[START OF RECORDS]

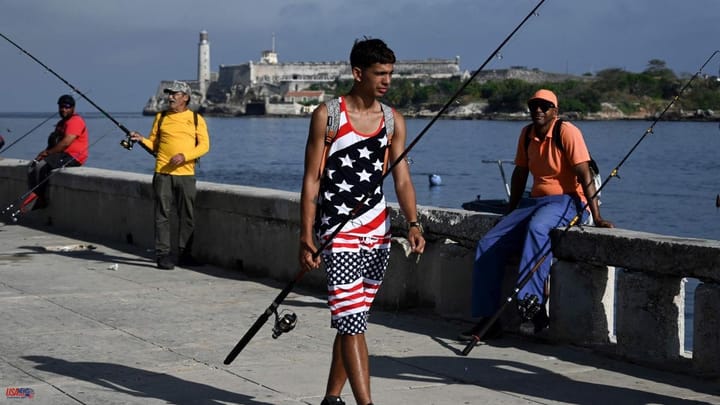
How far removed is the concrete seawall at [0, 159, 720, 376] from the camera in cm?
643

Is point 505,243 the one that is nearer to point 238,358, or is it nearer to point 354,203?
point 238,358

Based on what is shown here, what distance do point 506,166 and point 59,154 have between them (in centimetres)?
6337

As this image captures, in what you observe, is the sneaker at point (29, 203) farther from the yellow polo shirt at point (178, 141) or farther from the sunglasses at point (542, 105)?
the sunglasses at point (542, 105)

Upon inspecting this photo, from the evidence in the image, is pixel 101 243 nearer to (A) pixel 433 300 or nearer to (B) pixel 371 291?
(A) pixel 433 300

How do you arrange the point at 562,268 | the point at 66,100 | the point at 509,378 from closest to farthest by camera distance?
the point at 509,378, the point at 562,268, the point at 66,100

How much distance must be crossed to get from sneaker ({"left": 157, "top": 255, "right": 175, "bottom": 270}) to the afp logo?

[END OF RECORDS]

→ DO THIS
Turn each line of the material above into one string in a JSON list, skipping blank lines and the picture line.

→ TASK SOLUTION
[
  "How far removed is the concrete seawall at [0, 159, 720, 376] from the camera in cm?",
  "643",
  "Is point 505,243 the one that is nearer to point 238,358, or is it nearer to point 354,203?",
  "point 238,358",
  "Based on what is shown here, what distance do point 506,166 and point 59,154 have between them (in centimetres)?",
  "6337",
  "As this image captures, in what you observe, is the sneaker at point (29, 203) farther from the yellow polo shirt at point (178, 141) or farther from the sunglasses at point (542, 105)?",
  "the sunglasses at point (542, 105)",
  "Upon inspecting this photo, from the evidence in the image, is pixel 101 243 nearer to (A) pixel 433 300 or nearer to (B) pixel 371 291?",
  "(A) pixel 433 300",
  "How do you arrange the point at 562,268 | the point at 66,100 | the point at 509,378 from closest to farthest by camera distance?",
  "the point at 509,378, the point at 562,268, the point at 66,100",
  "How much distance must be crossed to get from sneaker ({\"left\": 157, \"top\": 255, \"right\": 175, \"bottom\": 270}) to the afp logo?"
]